→ Textauszug:
# # # #
Aber ist ein Job, auf zwei Personen aufgeteilt, nicht wesentlich teurer für Unternehmen, und sind Firmen deswegen nicht skeptisch – ganz abgesehen vom Abstimmungsbedarf und anderem internem Mehraufwand? Miller sagt: "Nein, nicht wirklich". Netto bleibe beiden Arbeitenden bei Teilung des Bruttogehalts inklusive Lohnnebenkosten mehr, für Arbeitgeber sei es bis dahin ein Nullsummenspiel. Teurer werde es erst, wenn es um Nebenleistungen, etwa Dienstwagen, gehe.

Gegen den großen Mangel

Miller: "In unseren Gesprächen ist derzeit eine Mehrbeschäftigung von qualifizierten Frauen das Thema, aber es ist ja viel größer. Es geht um Lösungen für den Fachkräftemangel." Der Hintergrund: Fast die Hälfte der erwerbstätigen Frauen in Österreich arbeiten in Teilzeit, oftmals sind das nur rund 20 Stunden, wie auch der Chef des Arbeitsmarktservice, Johannes Kopf, bekrittelt.

Arbeitsminister Martin Kocher sieht es ebenfalls als großes Thema für den Arbeitsmarkt, mehr Arbeitsstunden für Frauen zu ermöglichen – sei es durch (endlich) verbesserte Infrastruktur in der Betreuung von Kindern, sei es durch unternehmensinterne Lösungen. Vor diesem Hintergrund erscheint es glaubwürdig, wenn die beiden Gründerinnen von "sehr gut anlaufendem Geschäft" berichten.
# # # #
→ Abschnitt des Datensatzes:
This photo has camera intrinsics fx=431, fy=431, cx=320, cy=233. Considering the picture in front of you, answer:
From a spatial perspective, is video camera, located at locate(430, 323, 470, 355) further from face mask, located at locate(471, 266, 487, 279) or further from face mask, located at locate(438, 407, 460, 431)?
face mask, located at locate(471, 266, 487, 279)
# # # #
→ Deine Aufgabe:
Ersetze im Textauszug über geteilte Stellen "Dienstwagen" durch "Firmenhandy" und gib dabei den Abschnitt zwischen "Aber ist ein" und "etwa Dienstwagen, gehe." einschließlich wieder.

→ Erledigte Aufgabe:
Aber ist ein Job, auf zwei Personen aufgeteilt, nicht wesentlich teurer für Unternehmen, und sind Firmen deswegen nicht skeptisch – ganz abgesehen vom Abstimmungsbedarf und anderem internem Mehraufwand? Miller sagt: "Nein, nicht wirklich". Netto bleibe beiden Arbeitenden bei Teilung des Bruttogehalts inklusive Lohnnebenkosten mehr, für Arbeitgeber sei es bis dahin ein Nullsummenspiel. Teurer werde es erst, wenn es um Nebenleistungen, etwa Firmenhandy, gehe.